**Given records**
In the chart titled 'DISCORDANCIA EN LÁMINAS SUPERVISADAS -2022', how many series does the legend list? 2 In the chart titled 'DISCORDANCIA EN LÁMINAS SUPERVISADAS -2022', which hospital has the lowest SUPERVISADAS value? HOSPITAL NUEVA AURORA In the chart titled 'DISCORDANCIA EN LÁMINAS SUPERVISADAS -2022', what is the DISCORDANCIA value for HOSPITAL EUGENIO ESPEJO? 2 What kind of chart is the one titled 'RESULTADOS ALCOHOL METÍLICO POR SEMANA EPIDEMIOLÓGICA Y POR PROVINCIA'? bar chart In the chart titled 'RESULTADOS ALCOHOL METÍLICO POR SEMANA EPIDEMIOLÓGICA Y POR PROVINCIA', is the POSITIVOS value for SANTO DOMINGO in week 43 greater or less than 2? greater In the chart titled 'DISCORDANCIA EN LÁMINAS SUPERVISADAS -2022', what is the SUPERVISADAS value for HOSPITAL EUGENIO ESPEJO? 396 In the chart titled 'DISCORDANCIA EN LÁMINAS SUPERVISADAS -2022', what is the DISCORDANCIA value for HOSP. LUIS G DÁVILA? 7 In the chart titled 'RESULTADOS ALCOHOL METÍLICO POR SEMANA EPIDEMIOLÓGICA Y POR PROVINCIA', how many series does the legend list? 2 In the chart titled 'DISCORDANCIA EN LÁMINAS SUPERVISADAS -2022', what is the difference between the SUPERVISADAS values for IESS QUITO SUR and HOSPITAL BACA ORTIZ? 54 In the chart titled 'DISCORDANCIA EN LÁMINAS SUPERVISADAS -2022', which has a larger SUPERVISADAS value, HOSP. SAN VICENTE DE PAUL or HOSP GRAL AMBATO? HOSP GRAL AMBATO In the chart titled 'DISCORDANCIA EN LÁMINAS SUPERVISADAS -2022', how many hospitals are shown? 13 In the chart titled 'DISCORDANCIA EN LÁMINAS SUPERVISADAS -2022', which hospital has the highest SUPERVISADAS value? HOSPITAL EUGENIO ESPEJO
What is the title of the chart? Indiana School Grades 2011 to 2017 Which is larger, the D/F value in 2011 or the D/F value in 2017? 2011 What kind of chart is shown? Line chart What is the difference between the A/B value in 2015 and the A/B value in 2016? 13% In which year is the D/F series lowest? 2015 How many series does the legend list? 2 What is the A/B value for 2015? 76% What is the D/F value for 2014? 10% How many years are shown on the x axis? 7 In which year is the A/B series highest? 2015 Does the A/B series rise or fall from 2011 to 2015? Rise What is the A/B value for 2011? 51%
---
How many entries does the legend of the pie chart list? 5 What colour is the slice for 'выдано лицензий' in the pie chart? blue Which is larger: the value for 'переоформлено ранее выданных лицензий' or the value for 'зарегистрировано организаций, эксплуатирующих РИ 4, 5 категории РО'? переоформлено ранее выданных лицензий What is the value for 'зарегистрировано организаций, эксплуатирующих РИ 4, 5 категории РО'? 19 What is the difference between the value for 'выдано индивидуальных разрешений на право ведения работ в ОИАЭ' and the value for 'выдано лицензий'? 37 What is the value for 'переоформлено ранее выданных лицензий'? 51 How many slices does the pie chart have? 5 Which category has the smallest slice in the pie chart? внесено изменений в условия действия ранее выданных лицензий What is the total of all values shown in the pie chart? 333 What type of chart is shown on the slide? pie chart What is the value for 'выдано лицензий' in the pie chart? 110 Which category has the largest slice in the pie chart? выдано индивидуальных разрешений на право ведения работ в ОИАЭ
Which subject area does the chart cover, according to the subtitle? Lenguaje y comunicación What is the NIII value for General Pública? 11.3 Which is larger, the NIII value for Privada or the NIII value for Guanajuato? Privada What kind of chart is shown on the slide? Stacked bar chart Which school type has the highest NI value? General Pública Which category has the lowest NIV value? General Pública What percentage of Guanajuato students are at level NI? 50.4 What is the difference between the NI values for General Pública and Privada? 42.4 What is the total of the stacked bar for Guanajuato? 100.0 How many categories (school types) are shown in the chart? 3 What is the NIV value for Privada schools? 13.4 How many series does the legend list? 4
* * *
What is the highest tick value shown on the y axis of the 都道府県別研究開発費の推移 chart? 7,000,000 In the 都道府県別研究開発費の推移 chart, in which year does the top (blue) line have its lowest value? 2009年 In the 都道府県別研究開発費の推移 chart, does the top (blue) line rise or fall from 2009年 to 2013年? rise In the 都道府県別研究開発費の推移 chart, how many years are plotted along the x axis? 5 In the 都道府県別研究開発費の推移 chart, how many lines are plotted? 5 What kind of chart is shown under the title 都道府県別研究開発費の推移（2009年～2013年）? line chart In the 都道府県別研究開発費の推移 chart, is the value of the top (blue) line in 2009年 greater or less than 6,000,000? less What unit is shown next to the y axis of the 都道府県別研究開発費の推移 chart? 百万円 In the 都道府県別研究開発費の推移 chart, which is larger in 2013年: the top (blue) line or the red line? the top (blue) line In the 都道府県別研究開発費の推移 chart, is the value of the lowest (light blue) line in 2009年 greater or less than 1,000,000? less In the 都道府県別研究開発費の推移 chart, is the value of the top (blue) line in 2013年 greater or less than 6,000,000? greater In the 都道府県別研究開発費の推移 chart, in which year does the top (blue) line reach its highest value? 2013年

**What to do**
How many lines of the listing above contain the string "category"? Treat uppercase and lowercase as different, and reply with the number only.

**Output for this task**
2